The US media had agreed not to publish details of the base because the government had argued it would endanger the US campaign against al-Qaeda. Rights groups and legal experts have raised a number of concerns about the targeted-killing policy. They say the decision-making process is shrouded in mystery, and it is unclear how an individual ends up on the list of targets. The legal regime that justifies the killings in terms of a global war against al-Qaeda has also been called into question. US government officials rarely admit that the programme even exists. But the leaked memo outlined some of the legal arguments the officials use to justify the policy. In the undated memo, officials argue that al-Qaeda and the US are engaged in armed conflict, that al-Qaeda militants pose an “imminent threat” to the US, and that the US Congress authorised the president to use force against the group following the 9/11 terrorist attacks.
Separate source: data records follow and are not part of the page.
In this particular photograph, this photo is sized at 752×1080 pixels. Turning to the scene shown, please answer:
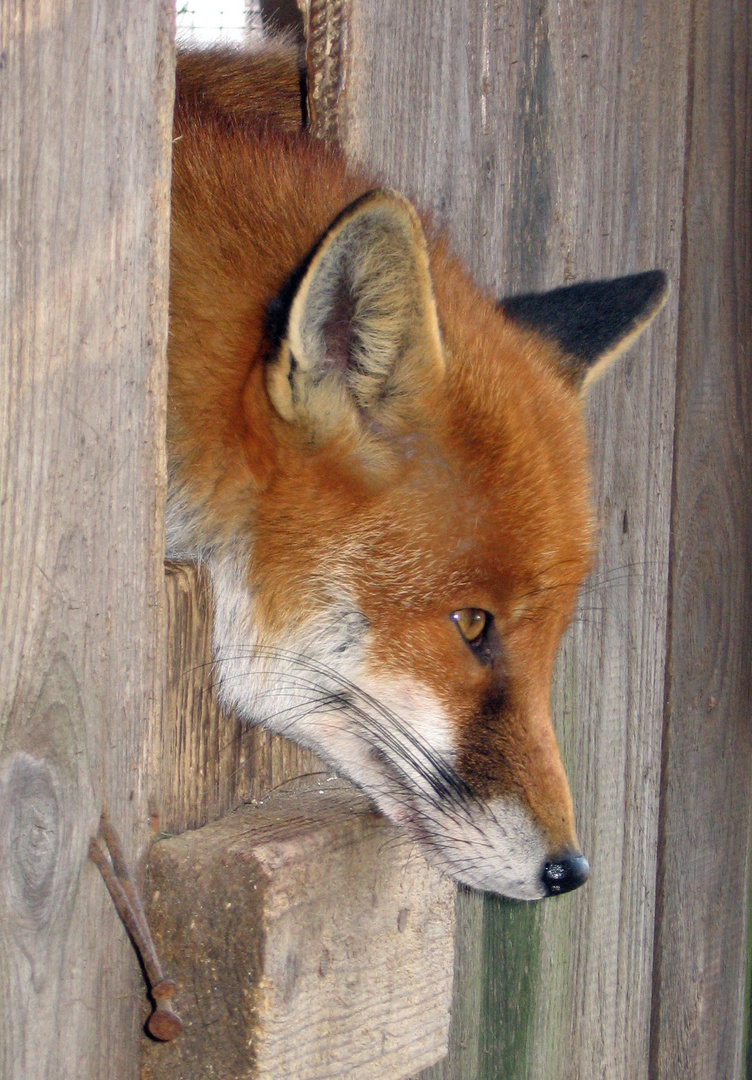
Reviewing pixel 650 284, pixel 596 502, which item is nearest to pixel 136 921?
pixel 596 502

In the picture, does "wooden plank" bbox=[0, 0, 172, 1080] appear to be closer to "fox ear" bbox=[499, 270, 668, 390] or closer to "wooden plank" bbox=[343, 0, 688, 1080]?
"wooden plank" bbox=[343, 0, 688, 1080]

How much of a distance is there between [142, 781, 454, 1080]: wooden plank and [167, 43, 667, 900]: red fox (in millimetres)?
152

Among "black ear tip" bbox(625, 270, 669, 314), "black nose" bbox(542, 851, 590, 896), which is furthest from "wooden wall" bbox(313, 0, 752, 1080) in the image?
"black nose" bbox(542, 851, 590, 896)

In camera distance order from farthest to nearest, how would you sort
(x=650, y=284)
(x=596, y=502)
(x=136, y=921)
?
(x=596, y=502), (x=650, y=284), (x=136, y=921)

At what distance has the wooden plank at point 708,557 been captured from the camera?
3072 mm

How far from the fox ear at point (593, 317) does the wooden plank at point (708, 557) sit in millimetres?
467

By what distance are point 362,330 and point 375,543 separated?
0.40 m

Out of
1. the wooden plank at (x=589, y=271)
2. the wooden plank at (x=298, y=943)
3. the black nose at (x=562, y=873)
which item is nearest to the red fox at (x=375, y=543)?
the black nose at (x=562, y=873)

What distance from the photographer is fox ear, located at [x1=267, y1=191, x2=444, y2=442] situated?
1854 millimetres

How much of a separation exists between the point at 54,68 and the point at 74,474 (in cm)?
53

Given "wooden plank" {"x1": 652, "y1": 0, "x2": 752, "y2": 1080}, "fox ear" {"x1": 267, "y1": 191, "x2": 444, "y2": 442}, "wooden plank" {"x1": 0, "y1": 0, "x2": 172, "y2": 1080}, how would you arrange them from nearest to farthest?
1. "wooden plank" {"x1": 0, "y1": 0, "x2": 172, "y2": 1080}
2. "fox ear" {"x1": 267, "y1": 191, "x2": 444, "y2": 442}
3. "wooden plank" {"x1": 652, "y1": 0, "x2": 752, "y2": 1080}

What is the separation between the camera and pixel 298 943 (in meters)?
1.76

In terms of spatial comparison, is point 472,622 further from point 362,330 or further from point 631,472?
point 631,472

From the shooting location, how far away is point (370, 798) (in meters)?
2.15
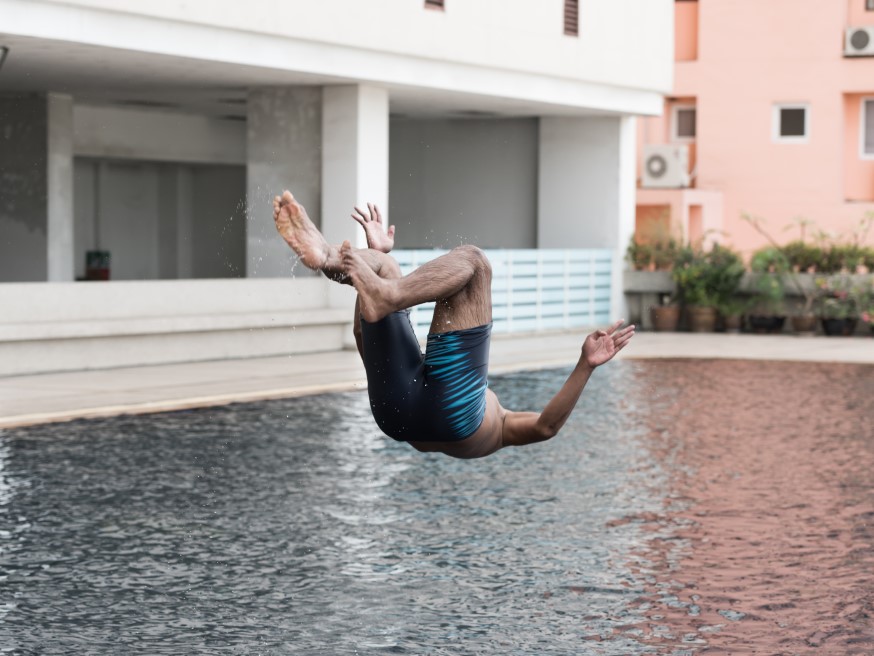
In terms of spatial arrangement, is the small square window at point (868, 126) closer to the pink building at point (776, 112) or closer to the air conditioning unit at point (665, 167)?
the pink building at point (776, 112)

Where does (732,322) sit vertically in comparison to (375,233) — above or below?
below

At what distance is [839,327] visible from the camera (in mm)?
29359

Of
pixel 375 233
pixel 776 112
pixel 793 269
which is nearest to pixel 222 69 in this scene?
pixel 793 269

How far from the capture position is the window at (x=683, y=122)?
131 ft

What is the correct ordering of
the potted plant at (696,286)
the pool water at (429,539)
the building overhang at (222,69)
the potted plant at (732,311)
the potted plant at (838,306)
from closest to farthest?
1. the pool water at (429,539)
2. the building overhang at (222,69)
3. the potted plant at (838,306)
4. the potted plant at (696,286)
5. the potted plant at (732,311)

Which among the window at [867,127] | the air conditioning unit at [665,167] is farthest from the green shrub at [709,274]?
the window at [867,127]

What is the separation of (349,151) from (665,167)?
1312 cm

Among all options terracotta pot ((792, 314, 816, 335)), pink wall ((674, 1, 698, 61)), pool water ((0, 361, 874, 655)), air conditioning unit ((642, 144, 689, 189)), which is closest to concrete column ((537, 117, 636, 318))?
terracotta pot ((792, 314, 816, 335))

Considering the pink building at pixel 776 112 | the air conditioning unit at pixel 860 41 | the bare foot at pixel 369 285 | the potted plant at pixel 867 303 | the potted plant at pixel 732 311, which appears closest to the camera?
the bare foot at pixel 369 285

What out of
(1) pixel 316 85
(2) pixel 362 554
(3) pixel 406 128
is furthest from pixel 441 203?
(2) pixel 362 554

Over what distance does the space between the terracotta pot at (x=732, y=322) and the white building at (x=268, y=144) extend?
8.59 ft

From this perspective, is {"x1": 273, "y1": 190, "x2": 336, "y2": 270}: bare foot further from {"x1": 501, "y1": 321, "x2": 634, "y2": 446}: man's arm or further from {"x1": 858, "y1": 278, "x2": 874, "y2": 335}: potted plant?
{"x1": 858, "y1": 278, "x2": 874, "y2": 335}: potted plant

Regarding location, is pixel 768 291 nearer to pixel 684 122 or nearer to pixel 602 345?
pixel 684 122

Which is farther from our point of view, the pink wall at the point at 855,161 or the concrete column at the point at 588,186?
the pink wall at the point at 855,161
U.S. officials have consistently claimed that offering too many details about the covert drone program could threaten national security. Fair enough; some classification for national security is understandable. But the secrecy surrounding covert drone use is unduly excessive and not in keeping with the transparent government President Barack Obama promised.
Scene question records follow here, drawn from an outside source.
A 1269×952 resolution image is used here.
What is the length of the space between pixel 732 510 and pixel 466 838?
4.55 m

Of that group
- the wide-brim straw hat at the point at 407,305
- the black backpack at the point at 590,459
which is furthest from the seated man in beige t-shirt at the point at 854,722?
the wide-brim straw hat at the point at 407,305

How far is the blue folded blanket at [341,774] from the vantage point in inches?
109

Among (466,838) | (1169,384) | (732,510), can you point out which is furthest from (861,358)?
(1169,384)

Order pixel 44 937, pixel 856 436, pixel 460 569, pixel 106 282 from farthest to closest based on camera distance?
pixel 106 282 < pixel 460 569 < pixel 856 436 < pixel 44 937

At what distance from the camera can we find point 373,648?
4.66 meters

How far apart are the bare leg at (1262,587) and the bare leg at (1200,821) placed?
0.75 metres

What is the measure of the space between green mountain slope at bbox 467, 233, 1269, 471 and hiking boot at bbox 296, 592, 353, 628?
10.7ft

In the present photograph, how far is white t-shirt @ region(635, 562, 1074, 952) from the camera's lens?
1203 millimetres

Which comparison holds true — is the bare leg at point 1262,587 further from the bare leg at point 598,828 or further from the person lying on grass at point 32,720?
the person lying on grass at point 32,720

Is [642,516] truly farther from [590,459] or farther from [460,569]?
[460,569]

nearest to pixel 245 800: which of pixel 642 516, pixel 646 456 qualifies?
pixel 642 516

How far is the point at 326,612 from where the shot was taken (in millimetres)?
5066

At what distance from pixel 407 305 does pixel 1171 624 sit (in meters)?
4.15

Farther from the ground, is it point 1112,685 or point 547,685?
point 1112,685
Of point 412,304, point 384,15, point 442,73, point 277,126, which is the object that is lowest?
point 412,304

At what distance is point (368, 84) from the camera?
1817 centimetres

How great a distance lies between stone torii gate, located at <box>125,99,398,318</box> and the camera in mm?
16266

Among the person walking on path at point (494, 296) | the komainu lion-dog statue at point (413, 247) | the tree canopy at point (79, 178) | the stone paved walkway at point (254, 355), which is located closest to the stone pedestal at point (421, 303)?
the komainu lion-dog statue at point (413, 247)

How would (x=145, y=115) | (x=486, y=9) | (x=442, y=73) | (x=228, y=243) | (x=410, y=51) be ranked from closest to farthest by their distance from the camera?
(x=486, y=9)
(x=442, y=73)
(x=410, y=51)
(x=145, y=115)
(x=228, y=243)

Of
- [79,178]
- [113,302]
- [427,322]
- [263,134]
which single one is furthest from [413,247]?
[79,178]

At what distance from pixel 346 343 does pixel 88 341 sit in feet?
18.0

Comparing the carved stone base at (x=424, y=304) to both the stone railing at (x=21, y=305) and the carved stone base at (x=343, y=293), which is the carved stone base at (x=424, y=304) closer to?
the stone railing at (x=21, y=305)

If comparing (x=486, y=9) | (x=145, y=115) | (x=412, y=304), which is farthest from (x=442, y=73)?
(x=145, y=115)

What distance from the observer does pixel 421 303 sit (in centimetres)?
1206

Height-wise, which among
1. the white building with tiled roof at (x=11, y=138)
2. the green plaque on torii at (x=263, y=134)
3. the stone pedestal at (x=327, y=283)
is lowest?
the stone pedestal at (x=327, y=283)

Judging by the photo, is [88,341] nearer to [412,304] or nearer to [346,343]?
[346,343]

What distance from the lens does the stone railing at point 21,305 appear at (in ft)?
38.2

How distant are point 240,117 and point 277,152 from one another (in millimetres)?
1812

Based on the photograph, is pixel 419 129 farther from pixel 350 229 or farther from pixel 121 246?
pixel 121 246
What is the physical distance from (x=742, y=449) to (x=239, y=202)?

Since the bulk of Brennan’s hearing will be behind closed doors, the Senate Select Committee on Intelligence has no reason to shy away from asking tough questions about the drone program, CNN says. It matters that Congress is there to represent the American people. On their behalf, Congress has a duty to ensure the use of lethal force beyond our borders is being considered and carried out responsibly, with due consideration for the harm it may inflict on civilian populations.
Senators might ask a very basic question to Brennan, one that is seldom clearly answered by the administration: “What impact is the drone campaign against al Qaeda and its associates having?”